Engelbert Humperdink / Mary Hopkin Tour
A big hello from Northampton, the kick off town for a 5 week Englebert - Mary Hopkin tour that looks as if it will be the biggest money spinner since hot dogs! Mary is looking well, caring, learning, and out there in the gloom of the Local ABC the mums and dads, brothers and sisters, and all but the most obsessed Engel fans are liking her and loving her.
Mr Humperdink is as suave as ususal, polished, working brilliantly. The man is Mr Entertainment. The first house has its problems, though what first house didnt, and compere Jerry Stevens proffesionally keeps the gags going while they try and find Mary who has been spirited away by a hairdresser.
Impressario Colin Berlin thinks she has taken fright and gone away to hide. Understandable, but Mary is stronger than that. "the size of a crowd never bothers me" she says, "it can be three or three thousand, being a good singer is what I try for and the thing I worry about".
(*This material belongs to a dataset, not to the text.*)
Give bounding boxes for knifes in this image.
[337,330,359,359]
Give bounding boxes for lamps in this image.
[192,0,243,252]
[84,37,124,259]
She goes on stage looking fragile and fair in a long red dress with a high button collar, obviously a little unsure of herself because apart from singing in a cathedtal (St. Pauls) this is her first big British public appearance she's made since 'Those were the days'.
Most of Mary's act is a pure and simple rendition of the songs you'll find on her first LP Postcard, except that on some she accompanies herself on guitar. When she comes off stage first house she is desperately upset because someone has touched her guitar before she went on and it has gone out of tune, and then the microphone stuck and she couldnt seem to get it together with the band. I tell her she is being over sensitive because they loved her and you could feel the warmth coming over, which was right, and didnt they all join in to sing 'Those were the days' "Yes" she says, "but that was only for the song. It was the song not me."
"I dont mind this being such a long tour", she tells me, "because I'll have a chance to get used to it and to be better. Moving around with a microphone, things like that. It's all new to me, its difficult to get used to at first. Engelbert is very nice, and I met him once before at a TV show, but I don't now him very well at the moment.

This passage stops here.